What this task involves - Write each entry out again verbatim, pictures excluded.
=======
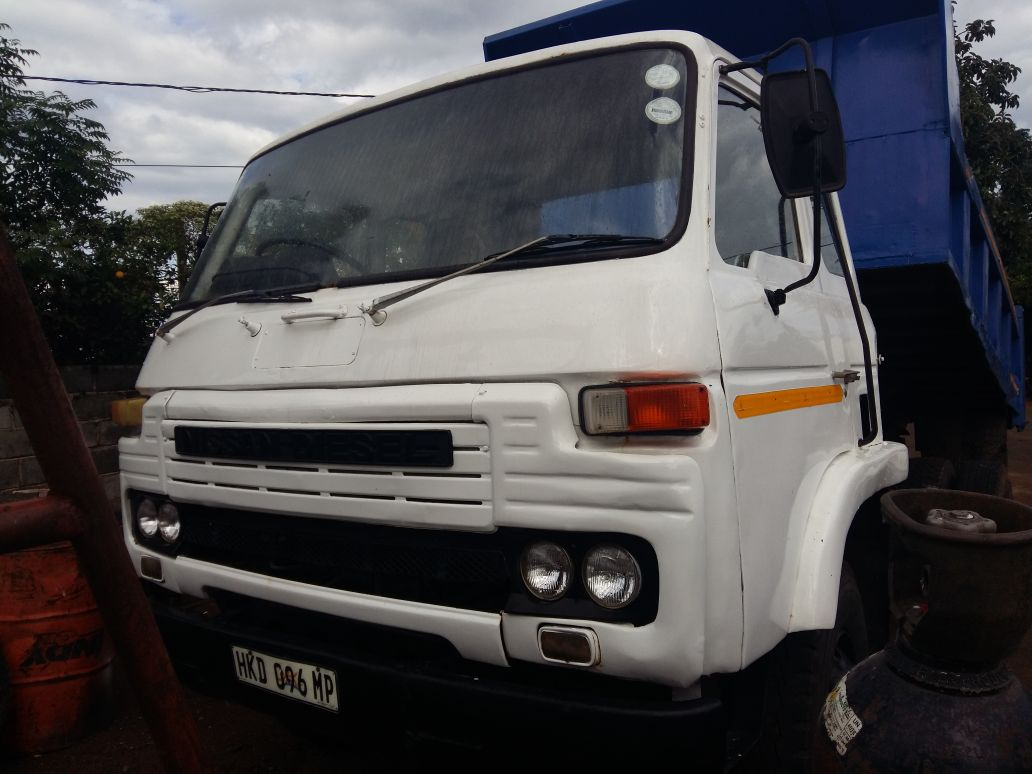 Toyota toyota cube : Nissan 6 cube tipper   Junk Mail
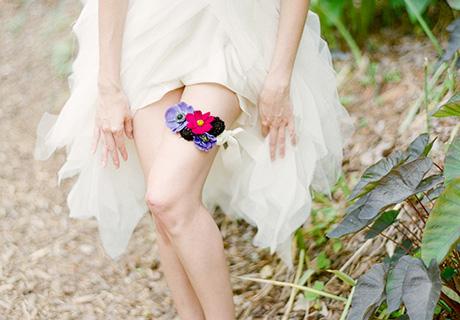 Подвязка невесты из цветов
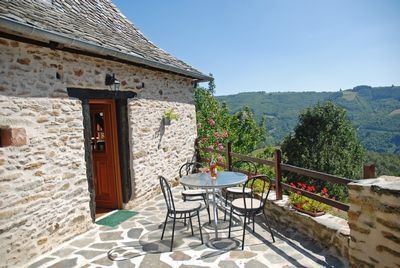 Beautiful stone Cottage in southern Cantal. Overlooking the Lot Valley, near Entraygues-sur-Truyere - La Maison du Four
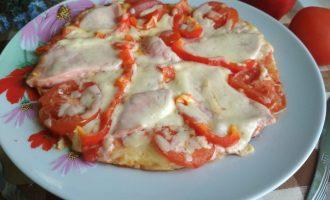 «Русская пицца» рецепт на сковороде за 10 минут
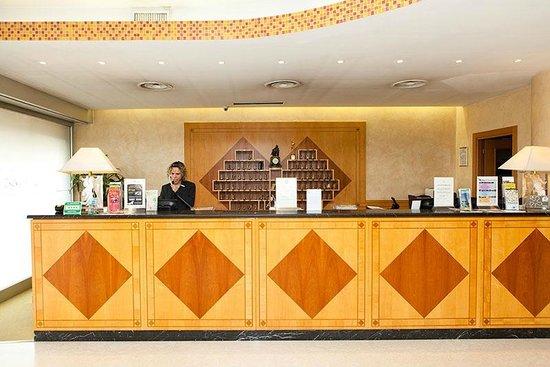 Qualys Hotel Nasco: Reception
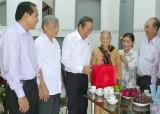 Phó Thủ tướng thường trực Chính phủ - Trương Hòa Bình thăm Mẹ VNAH tại huyện Châu Thành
=======
Written reply -
 Toyota toyota cube : Nissan 6 cube tipper   Junk Mail
 Подвязка невесты из цветов
 Beautiful stone Cottage in southern Cantal. Overlooking the Lot Valley, near Entraygues-sur-Truyere - La Maison du Four
 «Русская пицца» рецепт на сковороде за 10 минут
 Qualys Hotel Nasco: Reception
 Phó Thủ tướng thường trực Chính phủ - Trương Hòa Bình thăm Mẹ VNAH tại huyện Châu Thành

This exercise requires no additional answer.